== TEXTO ==

Mais uma voltinha por Alfama com cinema revestido? Sim! Façam-se acompanhar da vossa disposição cinéfila para o 4º Cinalfama, entre os dias 21 e 25 de Julho, com sessões a decorrer em lugares-marco da cidade como a Escadinha de São Miguel ou o Museu do Fado. As exibições são gratuitas, redefinindo laços entre a velha Lisboa e a moderna, hoje imersa numa constante perda identitária, mas que, ainda assim, resiste: aos tempos, às novas oralidades, e à transfiguração do seu “calão”. Aliás, é justamente dessa base que parte o filme de João Gomes, “O Calão de Alfama”, a ser exibido numa destas noites lisboetas. 

Realizador e também director artístico do Cinalfama, Gomes aceitou, mais uma vez, o convite do Cinematograficamente Falando … para desvendar algumas novidades, premissas e promessas deste festival (toda a programação poderá ser consultada aqui.)

Este ano o Cinalfama volta a ser gratuito e a ocupar espaços públicos de Alfama. Num contexto de crescente turistificação e privatização do espaço urbano, como é que o festival evita transformar-se num mero “postal ilustrado” da cidade para consumo externo?

===

[INSTRUÇÃO DADA] Por favor, reproduza sem alterações o trecho do texto sobre o Cinalfama que vai de "Realizador e também" até "ser consultada aqui.)", inclusive.

== MATERIAL EXTRAÍDO ==

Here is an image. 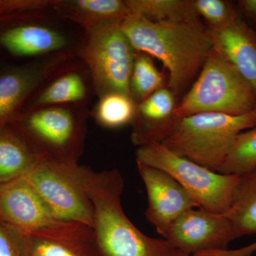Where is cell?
I'll return each instance as SVG.
<instances>
[{"label": "cell", "mask_w": 256, "mask_h": 256, "mask_svg": "<svg viewBox=\"0 0 256 256\" xmlns=\"http://www.w3.org/2000/svg\"><path fill=\"white\" fill-rule=\"evenodd\" d=\"M256 168V126L239 134L217 172L242 175Z\"/></svg>", "instance_id": "cb8c5ba5"}, {"label": "cell", "mask_w": 256, "mask_h": 256, "mask_svg": "<svg viewBox=\"0 0 256 256\" xmlns=\"http://www.w3.org/2000/svg\"><path fill=\"white\" fill-rule=\"evenodd\" d=\"M136 161L172 176L196 200L200 208L224 214L232 205L239 175L220 174L178 156L156 142L138 146Z\"/></svg>", "instance_id": "52a82bcc"}, {"label": "cell", "mask_w": 256, "mask_h": 256, "mask_svg": "<svg viewBox=\"0 0 256 256\" xmlns=\"http://www.w3.org/2000/svg\"><path fill=\"white\" fill-rule=\"evenodd\" d=\"M90 114L101 127L116 129L132 124L137 104L131 96L110 92L98 98Z\"/></svg>", "instance_id": "7402d4cb"}, {"label": "cell", "mask_w": 256, "mask_h": 256, "mask_svg": "<svg viewBox=\"0 0 256 256\" xmlns=\"http://www.w3.org/2000/svg\"><path fill=\"white\" fill-rule=\"evenodd\" d=\"M136 52L121 24L86 35L80 58L90 70L96 96L121 92L130 96V80Z\"/></svg>", "instance_id": "9c48e42d"}, {"label": "cell", "mask_w": 256, "mask_h": 256, "mask_svg": "<svg viewBox=\"0 0 256 256\" xmlns=\"http://www.w3.org/2000/svg\"><path fill=\"white\" fill-rule=\"evenodd\" d=\"M31 256H104L96 242L92 228L79 236L52 240L31 236Z\"/></svg>", "instance_id": "44dd1931"}, {"label": "cell", "mask_w": 256, "mask_h": 256, "mask_svg": "<svg viewBox=\"0 0 256 256\" xmlns=\"http://www.w3.org/2000/svg\"><path fill=\"white\" fill-rule=\"evenodd\" d=\"M256 126V110L242 116L202 112L180 118L162 144L217 172L239 134Z\"/></svg>", "instance_id": "277c9868"}, {"label": "cell", "mask_w": 256, "mask_h": 256, "mask_svg": "<svg viewBox=\"0 0 256 256\" xmlns=\"http://www.w3.org/2000/svg\"><path fill=\"white\" fill-rule=\"evenodd\" d=\"M146 186L148 207L146 216L164 238L173 223L183 214L200 208L196 200L172 176L162 170L137 162Z\"/></svg>", "instance_id": "4fadbf2b"}, {"label": "cell", "mask_w": 256, "mask_h": 256, "mask_svg": "<svg viewBox=\"0 0 256 256\" xmlns=\"http://www.w3.org/2000/svg\"><path fill=\"white\" fill-rule=\"evenodd\" d=\"M85 32L54 8L18 18H0V62L24 64L55 56L80 57Z\"/></svg>", "instance_id": "3957f363"}, {"label": "cell", "mask_w": 256, "mask_h": 256, "mask_svg": "<svg viewBox=\"0 0 256 256\" xmlns=\"http://www.w3.org/2000/svg\"><path fill=\"white\" fill-rule=\"evenodd\" d=\"M53 8L58 16L76 25L86 35L121 24L130 14L122 0H56Z\"/></svg>", "instance_id": "e0dca14e"}, {"label": "cell", "mask_w": 256, "mask_h": 256, "mask_svg": "<svg viewBox=\"0 0 256 256\" xmlns=\"http://www.w3.org/2000/svg\"><path fill=\"white\" fill-rule=\"evenodd\" d=\"M164 87V77L154 65L151 56L136 52L130 80V92L132 100L138 105Z\"/></svg>", "instance_id": "603a6c76"}, {"label": "cell", "mask_w": 256, "mask_h": 256, "mask_svg": "<svg viewBox=\"0 0 256 256\" xmlns=\"http://www.w3.org/2000/svg\"><path fill=\"white\" fill-rule=\"evenodd\" d=\"M256 110V92L222 55L212 48L174 117L202 112L242 116Z\"/></svg>", "instance_id": "8992f818"}, {"label": "cell", "mask_w": 256, "mask_h": 256, "mask_svg": "<svg viewBox=\"0 0 256 256\" xmlns=\"http://www.w3.org/2000/svg\"><path fill=\"white\" fill-rule=\"evenodd\" d=\"M213 48L256 92V33L240 18L218 30H208Z\"/></svg>", "instance_id": "9a60e30c"}, {"label": "cell", "mask_w": 256, "mask_h": 256, "mask_svg": "<svg viewBox=\"0 0 256 256\" xmlns=\"http://www.w3.org/2000/svg\"><path fill=\"white\" fill-rule=\"evenodd\" d=\"M94 95L92 77L86 64L80 57H74L50 74L22 114L50 106H87Z\"/></svg>", "instance_id": "5bb4252c"}, {"label": "cell", "mask_w": 256, "mask_h": 256, "mask_svg": "<svg viewBox=\"0 0 256 256\" xmlns=\"http://www.w3.org/2000/svg\"><path fill=\"white\" fill-rule=\"evenodd\" d=\"M0 220L40 238L50 236L67 222L55 218L22 178L0 185Z\"/></svg>", "instance_id": "7c38bea8"}, {"label": "cell", "mask_w": 256, "mask_h": 256, "mask_svg": "<svg viewBox=\"0 0 256 256\" xmlns=\"http://www.w3.org/2000/svg\"><path fill=\"white\" fill-rule=\"evenodd\" d=\"M238 5L248 18L256 22V0H242Z\"/></svg>", "instance_id": "83f0119b"}, {"label": "cell", "mask_w": 256, "mask_h": 256, "mask_svg": "<svg viewBox=\"0 0 256 256\" xmlns=\"http://www.w3.org/2000/svg\"><path fill=\"white\" fill-rule=\"evenodd\" d=\"M175 97L164 87L138 104L132 122L133 144L138 148L152 142L162 143L168 137L178 120L174 117Z\"/></svg>", "instance_id": "2e32d148"}, {"label": "cell", "mask_w": 256, "mask_h": 256, "mask_svg": "<svg viewBox=\"0 0 256 256\" xmlns=\"http://www.w3.org/2000/svg\"><path fill=\"white\" fill-rule=\"evenodd\" d=\"M224 214L232 222L238 238L256 234V168L239 175L233 202Z\"/></svg>", "instance_id": "d6986e66"}, {"label": "cell", "mask_w": 256, "mask_h": 256, "mask_svg": "<svg viewBox=\"0 0 256 256\" xmlns=\"http://www.w3.org/2000/svg\"><path fill=\"white\" fill-rule=\"evenodd\" d=\"M41 160L12 124L0 126V185L22 178Z\"/></svg>", "instance_id": "ac0fdd59"}, {"label": "cell", "mask_w": 256, "mask_h": 256, "mask_svg": "<svg viewBox=\"0 0 256 256\" xmlns=\"http://www.w3.org/2000/svg\"><path fill=\"white\" fill-rule=\"evenodd\" d=\"M90 116L86 106H50L24 112L10 124L42 160L78 162Z\"/></svg>", "instance_id": "5b68a950"}, {"label": "cell", "mask_w": 256, "mask_h": 256, "mask_svg": "<svg viewBox=\"0 0 256 256\" xmlns=\"http://www.w3.org/2000/svg\"><path fill=\"white\" fill-rule=\"evenodd\" d=\"M195 10L210 25V30H218L238 18L230 3L224 0H194Z\"/></svg>", "instance_id": "d4e9b609"}, {"label": "cell", "mask_w": 256, "mask_h": 256, "mask_svg": "<svg viewBox=\"0 0 256 256\" xmlns=\"http://www.w3.org/2000/svg\"><path fill=\"white\" fill-rule=\"evenodd\" d=\"M78 162L42 160L22 176L57 220L92 228L94 206L82 188Z\"/></svg>", "instance_id": "ba28073f"}, {"label": "cell", "mask_w": 256, "mask_h": 256, "mask_svg": "<svg viewBox=\"0 0 256 256\" xmlns=\"http://www.w3.org/2000/svg\"><path fill=\"white\" fill-rule=\"evenodd\" d=\"M163 238L184 254L202 256L228 249L238 237L225 214L194 208L175 220Z\"/></svg>", "instance_id": "30bf717a"}, {"label": "cell", "mask_w": 256, "mask_h": 256, "mask_svg": "<svg viewBox=\"0 0 256 256\" xmlns=\"http://www.w3.org/2000/svg\"><path fill=\"white\" fill-rule=\"evenodd\" d=\"M121 28L136 52L158 58L168 69V88L175 96L191 85L213 48L208 30L198 18L153 22L130 14Z\"/></svg>", "instance_id": "6da1fadb"}, {"label": "cell", "mask_w": 256, "mask_h": 256, "mask_svg": "<svg viewBox=\"0 0 256 256\" xmlns=\"http://www.w3.org/2000/svg\"><path fill=\"white\" fill-rule=\"evenodd\" d=\"M56 0H0V18H18L54 8Z\"/></svg>", "instance_id": "4316f807"}, {"label": "cell", "mask_w": 256, "mask_h": 256, "mask_svg": "<svg viewBox=\"0 0 256 256\" xmlns=\"http://www.w3.org/2000/svg\"><path fill=\"white\" fill-rule=\"evenodd\" d=\"M78 176L94 210L92 226L104 256H190L174 248L164 238L148 236L124 212V178L118 170L95 172L80 166Z\"/></svg>", "instance_id": "7a4b0ae2"}, {"label": "cell", "mask_w": 256, "mask_h": 256, "mask_svg": "<svg viewBox=\"0 0 256 256\" xmlns=\"http://www.w3.org/2000/svg\"><path fill=\"white\" fill-rule=\"evenodd\" d=\"M130 14L153 22H174L198 18L194 0H126Z\"/></svg>", "instance_id": "ffe728a7"}, {"label": "cell", "mask_w": 256, "mask_h": 256, "mask_svg": "<svg viewBox=\"0 0 256 256\" xmlns=\"http://www.w3.org/2000/svg\"><path fill=\"white\" fill-rule=\"evenodd\" d=\"M74 56H55L24 64L0 62V126L12 124L42 84Z\"/></svg>", "instance_id": "8fae6325"}, {"label": "cell", "mask_w": 256, "mask_h": 256, "mask_svg": "<svg viewBox=\"0 0 256 256\" xmlns=\"http://www.w3.org/2000/svg\"><path fill=\"white\" fill-rule=\"evenodd\" d=\"M0 256H31L30 236L0 220Z\"/></svg>", "instance_id": "484cf974"}]
</instances>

===

[O RESULTADO]
Realizador e também director artístico do Cinalfama, Gomes aceitou, mais uma vez, o convite do Cinematograficamente Falando … para desvendar algumas novidades, premissas e promessas deste festival (toda a programação poderá ser consultada aqui.)